Con la llegada del verano y el calor viene la necesidad de consumir alimentos que mantengan alejadas a las altas temperaturas. Entre ellos pueden encontrarse frutas, verduras, carnes, pastas o pescados; alimento este último por el que desarrollamos una especial predilección durante la época. Sin embargo, existen riesgos que acompañan a su consumo y al de algunos de sus compañeros de hábitat. Es tanto o aún más probable que en esta estación decidas disfrutar de una buena ración de calamares, sepia, pulpo, gambas o langostinos. Pues bien, todos ellos son susceptibles de entrañar al parásito anisakis.

Riesgos, efectos, modus operandi… 

No así los bivalvos moluscos como las ostras, los mejillones o las almejas, pues se alimentan a través de la filtración; tras una deliciosa tapa de boquerones en vinagre o un escabeche a baja temperatura puede esconderse este peligro potencial. Se engancha a la mucosa gastrointestinal después de su ingesta por parte de un ser humano, gracias a un diente que tiene bajo la boca. Produce dolor abdominal, náuseas, vómitos, fiebre, diarrea… Permanece agarrada durante varios días y es capaz de migrar a otros órganos mediante unas potentes enzimas, dado que sobreviven con facilidad a los procesos digestivos. Aun así, hay que mencionar que esta migración no suele ocurrir, dado que las condiciones del cuerpo humano no son las más favorables para el anisakis.

Propagación

Por otra parte, cabe la posibilidad de sufrir algún tipo de reacción alérgica. Cubre un amplio espectro, desde una simple urticaria hasta un peligroso shock anafiláctico, por lo que conviene realizar pruebas y estar informado sobre posibles vulnerabilidades. Este es el motivo por el que hoy en día se habla más de los riesgos que supone para la salud. Del mismo modo, influye la estandarización de otras prácticas gastronómicas –como el sushi– o industriales, como la evisceración de los pescados en alta mar, que causa que los peces se alimenten de sus propios órganos y se contagien del parásito.

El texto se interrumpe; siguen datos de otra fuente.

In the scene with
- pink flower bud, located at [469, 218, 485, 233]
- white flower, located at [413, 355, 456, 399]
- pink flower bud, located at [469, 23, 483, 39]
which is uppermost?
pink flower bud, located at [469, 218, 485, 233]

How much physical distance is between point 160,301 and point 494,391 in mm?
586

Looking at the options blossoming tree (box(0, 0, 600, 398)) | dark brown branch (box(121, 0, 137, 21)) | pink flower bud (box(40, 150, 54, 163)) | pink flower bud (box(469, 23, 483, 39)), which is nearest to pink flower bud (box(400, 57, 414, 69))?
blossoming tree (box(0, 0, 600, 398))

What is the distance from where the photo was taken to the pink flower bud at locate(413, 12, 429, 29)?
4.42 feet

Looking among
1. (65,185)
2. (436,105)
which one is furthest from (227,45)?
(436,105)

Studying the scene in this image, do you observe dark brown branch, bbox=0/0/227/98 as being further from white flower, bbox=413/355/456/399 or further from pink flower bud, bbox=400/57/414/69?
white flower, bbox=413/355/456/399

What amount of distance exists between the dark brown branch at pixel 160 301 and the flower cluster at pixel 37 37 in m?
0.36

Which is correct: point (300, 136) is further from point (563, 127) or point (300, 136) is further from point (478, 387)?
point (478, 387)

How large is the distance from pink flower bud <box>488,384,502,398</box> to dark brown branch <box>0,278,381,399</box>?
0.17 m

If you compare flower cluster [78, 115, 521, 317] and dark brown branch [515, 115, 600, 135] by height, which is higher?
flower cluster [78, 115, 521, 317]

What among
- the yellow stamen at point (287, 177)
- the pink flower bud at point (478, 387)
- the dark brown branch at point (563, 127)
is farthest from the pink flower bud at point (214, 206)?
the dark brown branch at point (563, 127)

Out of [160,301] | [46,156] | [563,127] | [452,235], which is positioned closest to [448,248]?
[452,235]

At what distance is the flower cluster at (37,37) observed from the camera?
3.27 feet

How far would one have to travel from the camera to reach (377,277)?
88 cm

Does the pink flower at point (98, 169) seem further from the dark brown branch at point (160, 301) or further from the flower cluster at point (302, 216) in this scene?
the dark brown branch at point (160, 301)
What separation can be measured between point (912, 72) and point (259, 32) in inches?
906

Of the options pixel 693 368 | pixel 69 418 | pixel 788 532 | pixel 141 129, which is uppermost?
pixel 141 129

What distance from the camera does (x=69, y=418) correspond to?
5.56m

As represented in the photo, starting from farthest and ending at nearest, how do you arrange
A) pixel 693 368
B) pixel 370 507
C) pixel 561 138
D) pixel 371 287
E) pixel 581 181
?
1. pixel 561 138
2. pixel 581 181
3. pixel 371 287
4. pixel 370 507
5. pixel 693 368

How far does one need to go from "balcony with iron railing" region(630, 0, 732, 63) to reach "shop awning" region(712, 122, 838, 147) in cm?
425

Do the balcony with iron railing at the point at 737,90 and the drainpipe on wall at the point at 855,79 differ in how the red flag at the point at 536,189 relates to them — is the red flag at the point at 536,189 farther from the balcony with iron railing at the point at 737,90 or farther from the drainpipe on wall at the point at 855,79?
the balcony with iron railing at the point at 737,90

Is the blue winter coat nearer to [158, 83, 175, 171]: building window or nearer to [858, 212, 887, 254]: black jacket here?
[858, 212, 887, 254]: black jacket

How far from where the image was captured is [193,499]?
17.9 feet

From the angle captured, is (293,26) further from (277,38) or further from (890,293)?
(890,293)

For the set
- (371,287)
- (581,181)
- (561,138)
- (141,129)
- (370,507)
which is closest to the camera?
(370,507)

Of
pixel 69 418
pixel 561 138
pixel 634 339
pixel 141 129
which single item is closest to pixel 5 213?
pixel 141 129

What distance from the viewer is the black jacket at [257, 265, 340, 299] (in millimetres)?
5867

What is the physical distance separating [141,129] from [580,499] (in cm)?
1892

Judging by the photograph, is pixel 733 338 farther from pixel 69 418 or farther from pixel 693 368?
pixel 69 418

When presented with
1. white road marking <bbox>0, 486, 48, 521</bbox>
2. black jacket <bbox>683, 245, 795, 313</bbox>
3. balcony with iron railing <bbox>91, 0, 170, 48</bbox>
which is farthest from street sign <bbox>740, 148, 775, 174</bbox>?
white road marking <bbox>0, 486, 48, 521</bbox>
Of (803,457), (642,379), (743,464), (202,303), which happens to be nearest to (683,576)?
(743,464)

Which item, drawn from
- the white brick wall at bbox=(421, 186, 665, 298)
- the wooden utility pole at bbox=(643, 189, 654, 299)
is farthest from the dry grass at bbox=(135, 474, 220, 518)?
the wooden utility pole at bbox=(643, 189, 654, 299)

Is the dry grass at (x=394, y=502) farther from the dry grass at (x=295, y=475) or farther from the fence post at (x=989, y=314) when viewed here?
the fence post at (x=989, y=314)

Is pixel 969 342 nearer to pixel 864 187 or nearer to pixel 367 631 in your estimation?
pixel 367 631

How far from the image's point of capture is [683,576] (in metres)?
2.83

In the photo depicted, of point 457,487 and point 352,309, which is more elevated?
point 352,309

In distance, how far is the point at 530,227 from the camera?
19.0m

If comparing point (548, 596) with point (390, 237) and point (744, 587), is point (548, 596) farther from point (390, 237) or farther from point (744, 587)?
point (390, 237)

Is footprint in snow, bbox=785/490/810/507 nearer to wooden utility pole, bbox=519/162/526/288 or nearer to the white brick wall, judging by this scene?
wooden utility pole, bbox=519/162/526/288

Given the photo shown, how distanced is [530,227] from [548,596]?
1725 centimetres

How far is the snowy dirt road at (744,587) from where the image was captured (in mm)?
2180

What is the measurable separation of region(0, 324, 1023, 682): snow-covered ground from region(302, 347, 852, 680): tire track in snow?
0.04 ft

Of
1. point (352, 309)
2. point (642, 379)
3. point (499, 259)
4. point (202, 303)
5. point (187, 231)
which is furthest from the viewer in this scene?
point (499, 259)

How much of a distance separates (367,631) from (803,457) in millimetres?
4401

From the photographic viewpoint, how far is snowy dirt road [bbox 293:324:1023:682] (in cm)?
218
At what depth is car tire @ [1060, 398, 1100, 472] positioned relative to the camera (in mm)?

En España es posible encontrar anisakis hasta en un 36% del pescado que se produce, del cual solo un 6% procede del Mediterráneo. Contienen una mayor cantidad las merluzas del Cantábrico y el bonito de tamaño grande, y también es fácil encontrarlo en el besugo, la pijota o el bacalao. Sin embargo, consumirlo sin riesgo a infección únicamente depende de informarse y tomar una serie de precauciones. En Kenwood te proponemos las técnicas de cocina que asegurarán la eliminación total del parásito anisákido.

Eliminar el anisakis

1. Procura comprar siempre pescado fresco. Si tiene un tamaño mediano o grande, es preferible que el pescadero lo limpie de vísceras. Si no, eviscéralo, lávalo y examina la musculatura tan pronto como llegues a casa.

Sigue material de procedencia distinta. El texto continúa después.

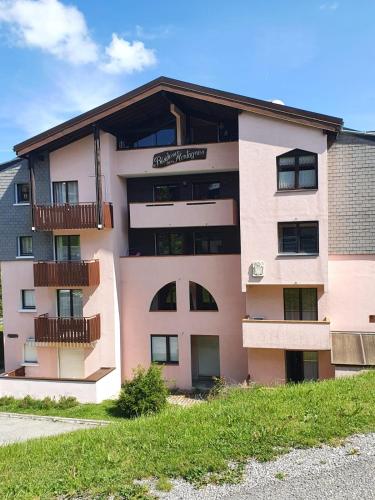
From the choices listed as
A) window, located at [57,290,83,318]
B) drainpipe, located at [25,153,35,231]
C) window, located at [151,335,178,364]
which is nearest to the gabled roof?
drainpipe, located at [25,153,35,231]

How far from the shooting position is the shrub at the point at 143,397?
1628 cm

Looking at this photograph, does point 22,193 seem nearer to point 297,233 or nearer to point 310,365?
point 297,233

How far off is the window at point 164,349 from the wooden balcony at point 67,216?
5.83 metres

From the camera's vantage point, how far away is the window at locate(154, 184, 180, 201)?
21188 mm

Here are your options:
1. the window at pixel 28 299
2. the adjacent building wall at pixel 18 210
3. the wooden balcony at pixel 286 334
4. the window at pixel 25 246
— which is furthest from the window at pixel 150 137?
the wooden balcony at pixel 286 334

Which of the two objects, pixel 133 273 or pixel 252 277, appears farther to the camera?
pixel 133 273

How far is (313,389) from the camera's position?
11.1 meters

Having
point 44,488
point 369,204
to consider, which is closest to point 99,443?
point 44,488

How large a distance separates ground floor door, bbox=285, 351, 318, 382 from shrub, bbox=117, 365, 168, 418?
5548 millimetres

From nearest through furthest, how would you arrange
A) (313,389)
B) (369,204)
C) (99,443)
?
(99,443) → (313,389) → (369,204)

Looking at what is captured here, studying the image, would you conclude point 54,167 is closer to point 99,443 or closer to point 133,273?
point 133,273

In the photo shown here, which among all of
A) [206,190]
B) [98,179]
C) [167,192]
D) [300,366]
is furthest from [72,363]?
[300,366]

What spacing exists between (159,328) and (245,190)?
24.7ft

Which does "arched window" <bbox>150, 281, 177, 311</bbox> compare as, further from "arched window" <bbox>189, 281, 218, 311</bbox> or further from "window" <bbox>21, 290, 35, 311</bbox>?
"window" <bbox>21, 290, 35, 311</bbox>
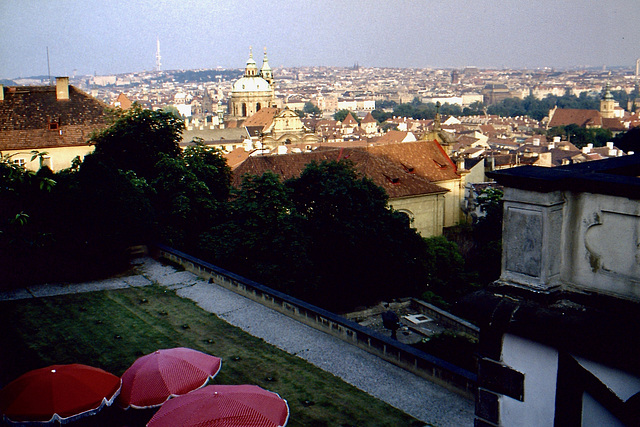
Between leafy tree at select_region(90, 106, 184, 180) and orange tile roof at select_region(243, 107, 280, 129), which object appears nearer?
leafy tree at select_region(90, 106, 184, 180)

2. El parásito muere si el pescado es frito u horneado a la temperatura adecuada. Las industrias deben someter al pescado a una temperatura interior de al menos 60 ºC durante un minuto. Sé precavido si utilizas la plancha o el microondas, ya que es más difícil de evaluar que un horno, una olla o una freidora.

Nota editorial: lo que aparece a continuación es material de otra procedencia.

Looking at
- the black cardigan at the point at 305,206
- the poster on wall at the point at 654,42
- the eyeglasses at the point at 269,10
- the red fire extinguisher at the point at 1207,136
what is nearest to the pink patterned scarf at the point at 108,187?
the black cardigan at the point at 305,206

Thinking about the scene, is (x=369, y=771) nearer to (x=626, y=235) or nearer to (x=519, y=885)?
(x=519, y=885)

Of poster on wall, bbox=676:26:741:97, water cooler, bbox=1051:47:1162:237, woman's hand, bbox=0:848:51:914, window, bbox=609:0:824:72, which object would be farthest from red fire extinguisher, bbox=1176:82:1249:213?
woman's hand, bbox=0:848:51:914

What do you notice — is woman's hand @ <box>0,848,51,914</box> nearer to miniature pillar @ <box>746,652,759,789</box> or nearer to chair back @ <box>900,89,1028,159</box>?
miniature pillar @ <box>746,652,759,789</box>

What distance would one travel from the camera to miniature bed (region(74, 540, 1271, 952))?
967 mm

3. En el caso anterior, basta con conservar el pescado a temperaturas de congelación si se va a cocinar en menos de 48 horas. Si vas a consumir el pescado crudo o poco hecho, congélalo al menos a -20 ºC durante 24 horas, mínimo. Presta especial atención en el ámbito doméstico, tu congelador puede no disponer de potencia suficiente y tendrás que aumentar el tiempo de congelación entre 4 y 7 días.

Es importante comentar que la responsable de no sacar al mercado pescado contaminado es la industria alimentaria. Los productos donde la presencia de parásitos sea evidente no podrán ser comercializados sin una previa limpieza. En ningún caso el pescadero está obligado a devolverte el dinero si descubres parásitos en tu pescado al llegar a casa.